They moaned in unison. I told them I would think about it for while. By the time we arrived home I had pretty well made up my mind to consent to their wishes, but only if their mother could be convinced that they were capable of surviving the mini-adventure.

The final weekend of the trout season was approaching and Ron and Randy had both been on their best behaviour since our last outing. Their exemplary conduct, along with my assurance that I believed they would be able to stay out of trouble eventually led to their mother’s acquiescence. We agreed that providing they packed their gear and Mom made lunches for them the night before, that I would pick them up from school and they could change their clothes in the car. In that way we could reach the Picnic Grounds with time to set up their tent and still get in an hour or two of fishing before dark.

Arriving at the edge of the stream, they chattered with exhilaration as their sleeping bags, picnic basket, tackle and tent were unloaded. They refused to let me assist them in setting up and could hardly wait to say goodbye to their old man. My final words to them before departing were that there was to be no campfire and that they had to be in their sleeping bags before dark. The boys had a couple of reliable flashlights with them to ease any fears of the dark after they zipped up the door to the tent. Trying not to display my anxiety at leaving them there on their own, I swallowed my concerns, smiled and hugged them both before hopping into the car and waving until I was out of sight. As I glanced in the rear view mirror I could see they were paying no attention to my departure and already busying themselves in setting up their little camp.

I slept fitfully that night, skipped breakfast in the morning and had to suppress my urge to set a speed record for the drive to the Ganny We had agreed that I wouldn’t come for them until at least ten o’clock so that they could have a little time to fish by themselves in the morning. As I bounced down the trail towards the Picnic Grounds, I could see by the grins on their faces as they greeted me by the tent, each displaying a fat fifteen-inch brown trout for my approval, that my concerns had been completely unwarranted.

After the hugs, I admired their catch and asked if they had stayed up talking all night or managed to get in a little sleep because I had another treat in store for them. They had slept alright, or so they said, but a big fish splashing around in the pool right in front of the tent had awakened them a couple of times.

“Yeah,” Ronnie added, “and there was a bear or something poking around outside the tent, too. But when we shone the light through the side of the tent we could hear it scramble away.”

“Probably just a big racoon after your fish or the picnic basket,” I said. “After all, you were trespassing on its night-hunting territory, you know.”

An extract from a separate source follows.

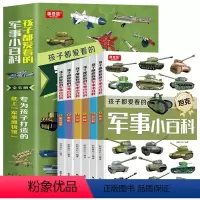 孩子都爱看的军事小百科[全套6本] [正版]孩子都爱看的军事小百科全套6本小学生课外阅读书中国少年儿童军事百科全书世界兵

Things had gone so well for them that I thought we would spend an hour fishing another piece of the Ganaraska watershed. Obviously it was no problem getting them to agree to the proposition. I was thinking of a big pool below a dam some distance upriver from where we were, the section of the river we referred to as the “Used Car Lot” stretch. The owner of the land there sells used-car parts from wrecks that he buys and stores on his property, hence the name.

I sweetened the suggestion, “It doesn’t look as nice as the Picnic Grounds, but if nobody else has fished there yet this morning you’d have a chance at catching a big brown, even bigger than the ones you’ve already got. Sound okay to you?”

The smiles that had not left their faces since my arrival, broadened even further as we threw everything in the car and drove the back roads for twenty minutes until we came to the lane leading between the wrecks and derelict cars strewn around the property which led directly to the pool below the dam. Pointing the way down the lane to the dam, I said, “You guys can fish from shore there while I go back down the road to the bridge and fish the stream near it for a bit. Okay? I’ll come back and meet you right here on the main road in an hour. All right?”

We synchronized our watches as I dropped them off and wished them good luck. The hour flew by, and while I was standing on the bridge a couple of hundred yards away from the lane leading to the Used Car Lot pool, no fish in my creel, I could see the lads emerge on to the main road and head in my direction. I have lousy hearing but have always had excellent vision. Even at that distance I could see that although they were soaking wet they were both smiling excitedly, while Randy was making a futile attempt to disguise the fact that he had a huge fish strung on a length of cord and hanging over his shoulder down his back. The problem was its tail was easily visible between his legs, swinging back and forth in unison with his footsteps. Not wishing to spoil the surprise that they were hoping to lay on their old man, I feigned ignorance and awaited their arrival.

“Okay guys,” I said, “What’s with the grins? Catch a ‘biggie,’ or something?”

Randy heaved the big brown trout off his shoulder and when I could see how big the thing really was, I no longer was able to hide my own enthusiasm. “Where in hell and how in hell did you catch that? It’s got to weigh over eight—maybe even nine pounds!”

With Ron speaking first, their story spilled out excitedly, “Randy got it, Dad, right below the dam. It almost broke his rod charging all over the pool trying to get away.”

“I wasn’t going to let it break my rod,” Randy interjected, “so I slid down the bank into the water to keep it from trying to get under a bunch of logs. Ronnie jumped in near the logs, too, to help me steer it in the other direction where the water was shallower.”

Ron explained the rest of the struggle and eventual capture. Seemingly, when Randy finally got the fish into the shallow water at the bottom of the pool, they both jumped on top of it and dragged it up on shore. Their pleasure was somewhat marred for fear I would be angry at them for getting their shoes and clothes soaking wet.

“Are you kidding,” I said, “I’d jump in myself if I ever caught a trout as big as that one! It’s way bigger than any brown I’ve ever caught.”

As a matter of fact, to this day my son’s big brownie is still larger than any I have caught ever since that episode thirty-five years ago.


Randy Deval at ten years of age: his first overnight camping trip and his first large brown trout.


According to Gord, his will stipulates that his ashes are to be spread on this pool of the Ganny.

There is a rather inconspicuous pool on this Picnic Grounds stretch, about half a mile upstream from where we leave the car and just around the corner from the swimming hole, the deepest spot in this entire section of the Ganny. It, too, has provided me with several wonderful memories.

A four-and a-half-pound male brownie sporting a huge kipe (an extension of the lower jaw of a male fish that occurs during spawning) fell to one of my fly-fishing efforts on the river there while filming a show for the CBC television network. The same hole provided me with one of the biggest thrills I have ever experienced in all my years of fishing for trout. It was the largest rainbow trout, actually a steelhead, to have ever tested my tackle and patience—and lost!

Weighing almost twenty pounds and thirty-seven inches in length, the trout took over half an hour of my splashing up and down the stream, while first it charged in one direction then another, frantically attempting to break free, before finally being brought to captured. Really big rainbows rarely break the surface, normally preferring to fight their battles in the depths, however that fellow hadn’t read the “rainbow trout manual.” With its head shaking violently from side to side, it was airborne in exhilarating leaps and cartwheels at least six or seven times. It rests majestically now on a plaque above the piano in our dining room. The Picnic Grounds stretch of the Ganny has unquestionably earned its inclusion in my list of magical waters.